Sporer looked to Frankel CVC resources to help with his decision, including physician assistants Angela Rose, PA-C, and Kevin Knott, PA-C, social workers and other VAD patients who shared honest information about life with the device, including the benefits and risks.
On March 3, Sporer underwent surgery to implant his ventricular assist device. “I did great,” he said, noting that he was able to leave the hospital in 13 days – ahead of the typical 18-plus days for most patients.
“Mr. Sporer’s fighting spirit and his curiosity about how the VAD operated is what helped him get back home to his family so quickly,” said Knott.

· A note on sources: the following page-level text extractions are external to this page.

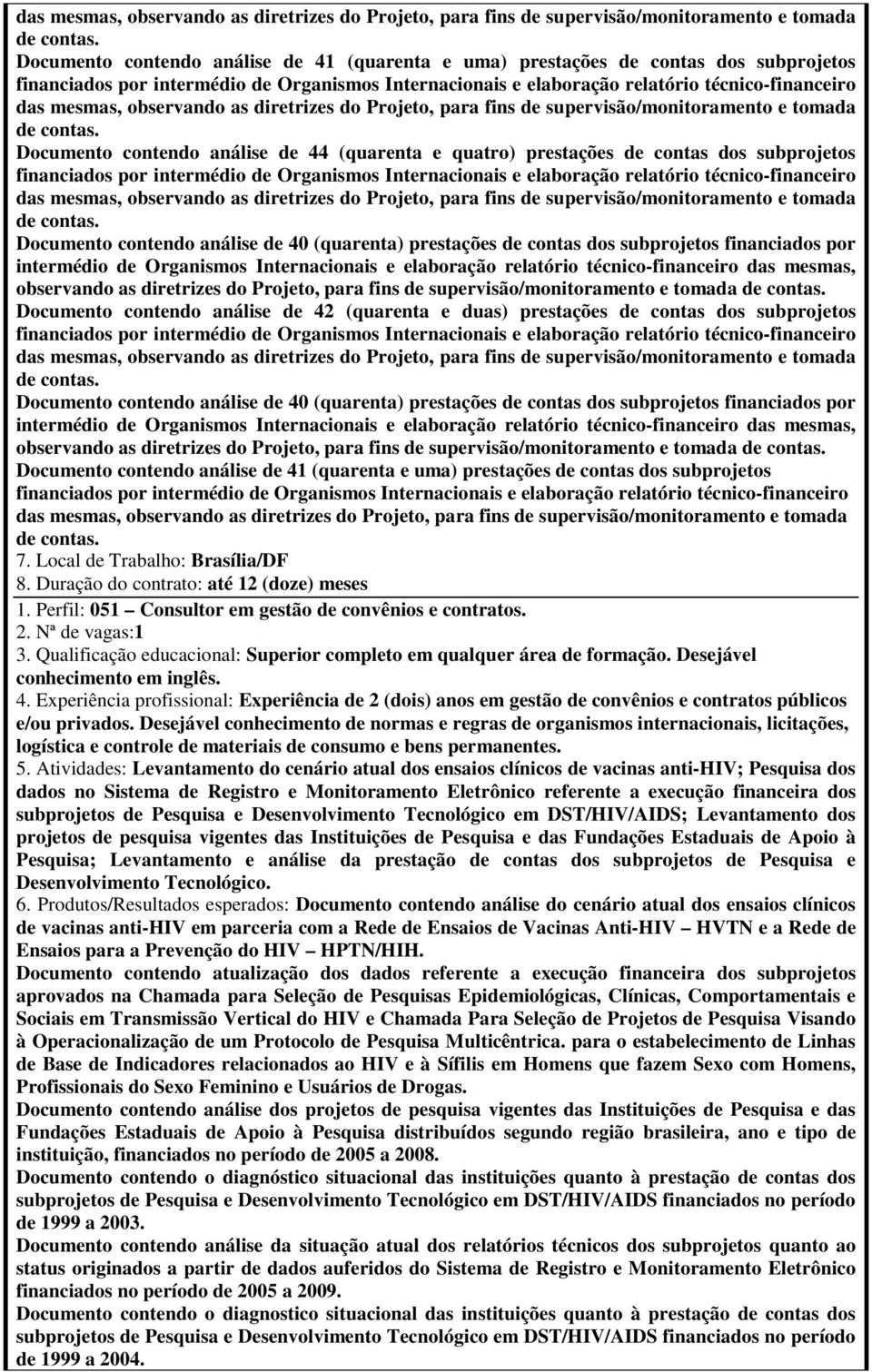 das mesmas, observando as diretrizes do Projeto, para fins de supervisão/monitoramento e tomada de contas.
Documento contendo análise de 41 (quarenta e uma) prestações de contas dos subprojetos financiados por intermédio de Organismos Internacionais e elaboração relatório técnico-financeiro das mesmas, observando as diretrizes do Projeto, para fins de supervisão/monitoramento e tomada de contas.
Documento contendo análise de 44 (quarenta e quatro) prestações de contas dos subprojetos financiados por intermédio de Organismos Internacionais e elaboração relatório técnico-financeiro das mesmas, observando as diretrizes do Projeto, para fins de supervisão/monitoramento e tomada de contas.
Documento contendo análise de 40 (quarenta) prestações de contas dos subprojetos financiados por intermédio de Organismos Internacionais e elaboração relatório técnico-financeiro das mesmas, observando as diretrizes do Projeto, para fins de supervisão/monitoramento e tomada de contas.
Documento contendo análise de 42 (quarenta e duas) prestações de contas dos subprojetos financiados por intermédio de Organismos Internacionais e elaboração relatório técnico-financeiro das mesmas, observando as diretrizes do Projeto, para fins de supervisão/monitoramento e tomada de contas.
Documento contendo análise de 40 (quarenta) prestações de contas dos subprojetos financiados por intermédio de Organismos Internacionais e elaboração relatório técnico-financeiro das mesmas, observando as diretrizes do Projeto, para fins de supervisão/monitoramento e tomada de contas.
Documento contendo análise de 41 (quarenta e uma) prestações de contas dos subprojetos financiados por intermédio de Organismos Internacionais e elaboração relatório técnico-financeiro das mesmas, observando as diretrizes do Projeto, para fins de supervisão/monitoramento e tomada de contas.
7. Local de Trabalho: Brasília/DF
8. Duração do contrato: até 12 (doze) meses

1. Perfil: 051 – Consultor em gestão de convênios e contratos.
2. Nª de vagas:1
3. Qualificação educacional: Superior completo em qualquer área de formação. Desejável conhecimento em inglês.
4. Experiência profissional: Experiência de 2 (dois) anos em gestão de convênios e contratos públicos e/ou privados. Desejável conhecimento de normas e regras de organismos internacionais, licitações, logística e controle de materiais de consumo e bens permanentes.
5. Atividades: Levantamento do cenário atual dos ensaios clínicos de vacinas anti-HIV; Pesquisa dos dados no Sistema de Registro e Monitoramento Eletrônico referente a execução financeira dos subprojetos de Pesquisa e Desenvolvimento Tecnológico em DST/HIV/AIDS; Levantamento dos projetos de pesquisa vigentes das Instituições de Pesquisa e das Fundações Estaduais de Apoio à Pesquisa; Levantamento e análise da prestação de contas dos subprojetos de Pesquisa e Desenvolvimento Tecnológico.
6. Produtos/Resultados esperados: Documento contendo análise do cenário atual dos ensaios clínicos de vacinas anti-HIV em parceria com a Rede de Ensaios de Vacinas Anti-HIV – HVTN e a Rede de Ensaios para a Prevenção do HIV – HPTN/HIH.
Documento contendo atualização dos dados referente a execução financeira dos subprojetos aprovados na Chamada para Seleção de Pesquisas Epidemiológicas, Clínicas, Comportamentais e Sociais em Transmissão Vertical do HIV e Chamada Para Seleção de Projetos de Pesquisa Visando à Operacionalização de um Protocolo de Pesquisa Multicêntrica. para o estabelecimento de Linhas de Base de Indicadores relacionados ao HIV e à Sífilis em Homens que fazem Sexo com Homens, Profissionais do Sexo Feminino e Usuários de Drogas.
Documento contendo análise dos projetos de pesquisa vigentes das Instituições de Pesquisa e das Fundações Estaduais de Apoio à Pesquisa distribuídos segundo região brasileira, ano e tipo de instituição, financiados no período de 2005 a 2008.
Documento contendo o diagnóstico situacional das instituições quanto à prestação de contas dos subprojetos de Pesquisa e Desenvolvimento Tecnológico em DST/HIV/AIDS financiados no período de 1999 a 2003.
Documento contendo análise da situação atual dos relatórios técnicos dos subprojetos quanto ao status originados a partir de dados auferidos do Sistema de Registro e Monitoramento Eletrônico financiados no período de 2005 a 2009.
Documento contendo o diagnostico situacional das instituições quanto à prestação de contas dos subprojetos de Pesquisa e Desenvolvimento Tecnológico em DST/HIV/AIDS financiados no período de 1999 a 2004.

“The patient and his wife — his primary caregiver — picked things up very quickly regarding life with a VAD,” added Rose.
Education is key
The Frankel CVC VAD team provides education by dedicated health care professionals and VAD coordinators along with support from social workers and other VAD patients.
“Our VAD coordinators provide the majority of post-VAD education and ensure patients and their caregivers understand all aspects of living with a VAD — from changing batteries and monitoring alarms to taking care of the driveline site and ensuring their home has the proper electrical outlets,” said Rose.
A multidisciplinary VAD team is available 24/7 to provide comprehensive care for patients. “We make sure all of our patients’ questions are answered and talk them through different scenarios they may encounter,” said Rose.
“We educate patients and their caregivers about every aspect of their VAD, including how it operates, how to change the batteries, what the alarms indicate, how to troubleshoot the alarms and how to perform sterile dressing changes to the driveline exit site,” said VAD coordinator Rená Lucier, R.N. “In fact, a patient cannot leave the hospital until they have a full understanding of their VAD and can manage it with confidence.”
Living with a VAD
Today, Sporer couldn’t be more thankful for his ventricular assist device and increased energy level.
“I need it for my volunteer work with adults with disABILITIES through the Special Ministries of Livingston County,” he said, adding that his wife, Brook, is the program supervisor.
For everyone involved, Sporer’s ventricular assist device is a win-win as he uses his newfound energy and health to help improve the lives of others less fortunate.
And he wouldn’t have it any other way, saying: “Offering my time is the best medicine there is.”